I learned this trick in my distance running club. Distance running is hard. The physical exertion, of course, is quite difficult. But the mental energy that is required to convince yourself to keep going, mile after mile, is something else altogether. It’s easy to quit after a few miles. It’s easy to talk yourself out of it, to believe that inner voice that says “I can’t do this” or “This sucks.” The key to success, I’ve learned, is to lie to yourself.

What does this look like? Obviously, you have to select an appropriate lie. The precise dosage of bullshit is super important here. You can’t tell too big of a lie: telling yourself “I’m going to set a world record in the 10k” is not likely to work for a whole bunch of reasons. But telling yourself “I can do this, this is easy!” is a much more approachable lie.
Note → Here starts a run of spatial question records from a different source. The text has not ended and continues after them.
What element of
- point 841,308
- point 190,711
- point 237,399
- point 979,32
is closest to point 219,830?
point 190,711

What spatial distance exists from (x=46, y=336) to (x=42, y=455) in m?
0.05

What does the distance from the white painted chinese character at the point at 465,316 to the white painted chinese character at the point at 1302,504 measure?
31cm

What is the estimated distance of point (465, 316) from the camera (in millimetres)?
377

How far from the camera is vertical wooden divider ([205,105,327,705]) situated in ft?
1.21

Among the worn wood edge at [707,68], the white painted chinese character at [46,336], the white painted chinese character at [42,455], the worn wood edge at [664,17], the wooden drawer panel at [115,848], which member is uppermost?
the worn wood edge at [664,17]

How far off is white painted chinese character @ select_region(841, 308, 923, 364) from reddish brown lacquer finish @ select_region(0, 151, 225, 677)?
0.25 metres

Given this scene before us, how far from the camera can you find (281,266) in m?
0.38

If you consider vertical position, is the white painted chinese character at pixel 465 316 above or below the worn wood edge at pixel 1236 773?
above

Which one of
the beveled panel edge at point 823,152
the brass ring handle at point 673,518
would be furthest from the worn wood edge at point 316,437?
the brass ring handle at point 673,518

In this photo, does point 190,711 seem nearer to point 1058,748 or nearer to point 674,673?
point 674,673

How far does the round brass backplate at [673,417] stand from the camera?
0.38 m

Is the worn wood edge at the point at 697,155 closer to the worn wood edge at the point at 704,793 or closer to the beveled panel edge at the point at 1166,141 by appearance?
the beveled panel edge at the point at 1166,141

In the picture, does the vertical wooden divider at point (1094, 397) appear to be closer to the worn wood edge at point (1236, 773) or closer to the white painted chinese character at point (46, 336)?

I’ve tried this strategy with solid results. When I begin to feel tired, I begin chanting “easy, effortless” in my head, in cadence with my breathing. Breathe in two steps; “Easy!” Breathe out two steps, “Effortless!” Repeat this chant for mile after mile, and eventually, it does become easy and effortless. The pain and exhaustion are still there, but by choosing to believe that you’re actually quite capable of doing the thing, and that it’s easy and effortless, it turns out that you actually can do the thing. Ever since I started lying to myself, I’ve been setting personal records and improving my performance consistently. The system seems to work.

My New Years Lies

With that in mind, I’ve decided to take a similar approach to 2026. Instead of making doomed resolutions – I’m going to lose 20 pounds, I’m going to learn Ruby, I’m going to get organized – I’m going to just lie to myself in a systematic way until the lies manifest as actions. Just like saying “easy, effortless” while running, saying a few simple phrases to myself every day will help me go the distance.

I’ve built a few simple lies to help me improve myself in specific ways:

  • “I am healthy and strong.” By telling myself this lie every day, I prime myself to make healthier choices.
  • “I am thoughtful and rational.” This lie will help me think more clearly by priming me to have a calmer mind.
  • “I am sensitive and emotionally intelligent.” This lie will help me be a better husband and father. Like every other American man, I am emotionally broken by our society, and by telling myself this lie I will allow myself to feel feelings again.
  • “I am competent and hardworking.” This lie will help me perform better at work by priming me to slow down and work with purpose versus working for speed.

Furthermore, these lies are structured using the “I am” phraseology, not the “I will” or “I want to” phraseology. By saying that you will or that you want to do something, you’re selling yourself short. “I will” is vague and empty. “I want to” is an expression of desire, not an expression of state or intention. “I am” is powerful. “I am” implies a contemporaneous state of being in a specific way. By saying these things in this way, you can trick yourself into behaving in ways that manifest these specific states of being.

Does this strategy work? I’ve never tried it in such a broad or systematic way before, but my trials with running suggest to me that it does work. I can count dozens of times when I wanted to give up on a run, but by telling myself “easy, effortless” as I chug along, I’ve powered myself across the finish line. I have reason to believe that this strategy will work, and even if it doesn’t work, changing my inner monologue to be affirming instead of negative seems like a good idea. So instead of making doomed resolutions to start 2026, come with me on a journey of positive self-deception and see where it takes us. A bright, fulfilling future powered by radical self-deception awaits.